**Page extract:**

• • • •

UK Parliament / Open data

Leasehold and Commonhold Reform

Proceeding contribution from Justin Madders (Labour) in the House of Commons on Thursday, 21 December 2017. It occurred during Backbench debate on Leasehold and Commonhold Reform.

It is a pleasure to serve under your chairmanship, Mr Bone. I, too, congratulate the hon. Member for Worthing West (Sir Peter Bottomley) on securing the debate, on the way he has, alongside my hon. Friend the Member for Poplar and Limehouse (Jim Fitzpatrick), campaigned on the many abuses in this sector, and on the way they have both led from the front with their joint chairing of the all-party parliamentary group on leasehold and commonhold reform. I am proud to be the group’s vice-chair. They have been superbly assisted by the Leasehold Knowledge Partnership, about which we have heard today. Collectively, they have all done a great job in bringing this issue to the attention of parliamentarians and members of the public.

I first spoke on this subject in the Chamber almost a year ago, at which point I described the scandal as the

“the payment protection insurance of the house building industry.”—[Official Report, 20 December 2016; Vol. 618, c. 1342.]

However, as more serial failures, incompetence and greed have emerged, I do not believe that such a description does it justice—and it is justice that millions of householders up and down the country now seek.

• • • •

Copy the debate speech above word for word, from "However, as more" to "country now seek.". The records that follow are separate material, unrelated to the debate speech above.

• • • •

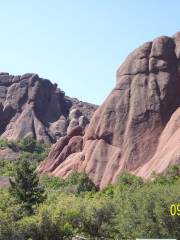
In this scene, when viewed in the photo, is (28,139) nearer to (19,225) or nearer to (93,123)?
(93,123)

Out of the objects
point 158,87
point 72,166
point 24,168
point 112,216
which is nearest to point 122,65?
point 158,87

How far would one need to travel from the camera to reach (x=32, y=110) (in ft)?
431

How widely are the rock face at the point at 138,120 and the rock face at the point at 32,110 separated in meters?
56.2

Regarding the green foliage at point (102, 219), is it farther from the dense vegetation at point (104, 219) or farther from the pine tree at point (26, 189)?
the pine tree at point (26, 189)

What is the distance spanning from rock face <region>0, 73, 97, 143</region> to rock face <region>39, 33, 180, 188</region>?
5624 centimetres

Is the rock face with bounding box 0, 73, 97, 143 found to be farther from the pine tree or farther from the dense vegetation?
the dense vegetation

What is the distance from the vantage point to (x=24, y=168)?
5231cm

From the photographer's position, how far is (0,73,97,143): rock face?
12938cm

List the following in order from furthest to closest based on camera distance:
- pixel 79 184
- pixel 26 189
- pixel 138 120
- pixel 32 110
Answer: pixel 32 110 → pixel 138 120 → pixel 79 184 → pixel 26 189

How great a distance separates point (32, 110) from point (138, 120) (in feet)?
225

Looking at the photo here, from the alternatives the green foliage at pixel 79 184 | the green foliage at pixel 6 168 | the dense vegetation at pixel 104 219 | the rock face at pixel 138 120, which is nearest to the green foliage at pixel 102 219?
the dense vegetation at pixel 104 219

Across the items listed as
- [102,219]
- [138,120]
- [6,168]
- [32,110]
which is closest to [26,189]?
[102,219]

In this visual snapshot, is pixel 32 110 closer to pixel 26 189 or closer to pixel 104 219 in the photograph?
pixel 26 189

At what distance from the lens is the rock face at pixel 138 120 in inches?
2490
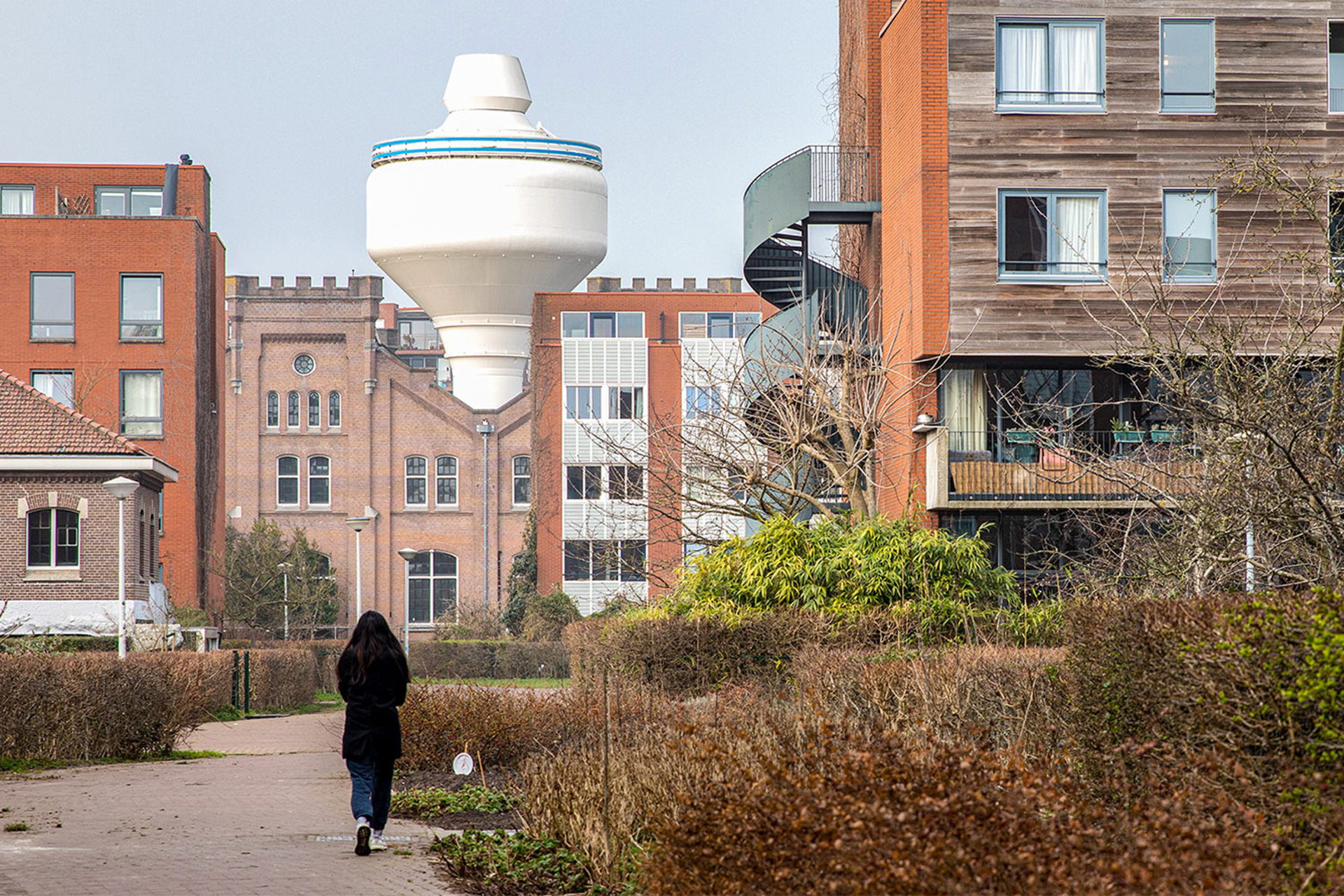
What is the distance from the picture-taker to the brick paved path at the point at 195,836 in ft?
32.8

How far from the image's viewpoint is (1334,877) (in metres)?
6.16

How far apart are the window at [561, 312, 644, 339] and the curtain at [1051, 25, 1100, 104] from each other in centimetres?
4119

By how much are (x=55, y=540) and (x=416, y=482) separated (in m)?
36.3

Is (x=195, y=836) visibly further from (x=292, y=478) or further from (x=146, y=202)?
(x=292, y=478)

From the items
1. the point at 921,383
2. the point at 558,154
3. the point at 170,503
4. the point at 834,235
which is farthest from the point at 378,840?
the point at 558,154

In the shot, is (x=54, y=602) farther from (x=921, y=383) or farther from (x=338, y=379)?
(x=338, y=379)

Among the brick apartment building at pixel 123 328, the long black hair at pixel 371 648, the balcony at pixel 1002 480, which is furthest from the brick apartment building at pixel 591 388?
the long black hair at pixel 371 648

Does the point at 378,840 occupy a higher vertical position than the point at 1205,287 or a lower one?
lower

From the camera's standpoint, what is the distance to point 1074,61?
29234 millimetres

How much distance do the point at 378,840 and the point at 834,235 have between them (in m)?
27.6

• • • •

**Exercise result:**
However, as more serial failures, incompetence and greed have emerged, I do not believe that such a description does it justice—and it is justice that millions of householders up and down the country now seek.